• **Extract to read**
====

A key part of building a model of the world is how we build meaning. Children quickly understand what the word "dog" means from seeing just a few examples in pictures or real life. They build higher level representations – alive, animal, four legs, furry – intuitively. And they can generalise easily: a dog with one leg missing is still a dog despite only having three legs. They can very quickly learn which animals are, and aren't, dogs. Children can build these higher levels of understanding from remarkably small data sets, and can adapt to changes in their datasets (seeing different types of dogs, or different types of animals) quite quickly.

This is not a dog. In fact, it has never been a cat either. It was created by a machine learning algorithm at thiscatdoesnotexit.com

Machines are only recently getting better at this, and only thanks to the advent of deep learning. Yoshua Bengio received the 2018 Turing Award for his breakthroughs that helped make deep learning a critical part of machine learning and artificial intelligence.

Machine learning refers to when a machine learns how to do a specific task itself, rather than being explicitly taught how to do it by human programmers. Since the 1980s neural networks have been used as the mathematical model for machine learning. Inspired by the structure of our brains, each "neuron" is a simple mathematical calculation, taking numbers as input and producing a single number as an output.

These neurons are arranged in layers: the neurons in a layer receive as an input a weighted sum of the outputs of neurons in the previous layer. Humans decide the structure of the network, but not the weights in these weighted sums. Instead, these are learnt through a training process that runs a large set of examples through the network, tweaking the weights to achieve the best outcomes for the given task. (You can read more in What is machine learning?)

====

• **Provided data**

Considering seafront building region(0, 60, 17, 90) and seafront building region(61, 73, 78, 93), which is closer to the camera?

====

• **Tasks to carry out**
1. Condense the paragraph in the passage on machine learning that begins "Machine learning refers to" into a short bulleted list that keeps its main facts.
2. Transcribe the passage on machine learning word for word, starting at "A key part of" and ending at "animals) quite quickly.".
The material above stands apart from the passage on machine learning.

• **Solved problems**
1.
- Machine learning means a machine learns a specific task itself instead of being explicitly taught by human programmers.
- Neural networks have been the mathematical model for machine learning since the 1980s.
- They are inspired by the structure of our brains.
- Each "neuron" is a simple mathematical calculation that takes numbers as input and produces a single number as output.

2.
A key part of building a model of the world is how we build meaning. Children quickly understand what the word "dog" means from seeing just a few examples in pictures or real life. They build higher level representations – alive, animal, four legs, furry – intuitively. And they can generalise easily: a dog with one leg missing is still a dog despite only having three legs. They can very quickly learn which animals are, and aren't, dogs. Children can build these higher levels of understanding from remarkably small data sets, and can adapt to changes in their datasets (seeing different types of dogs, or different types of animals) quite quickly.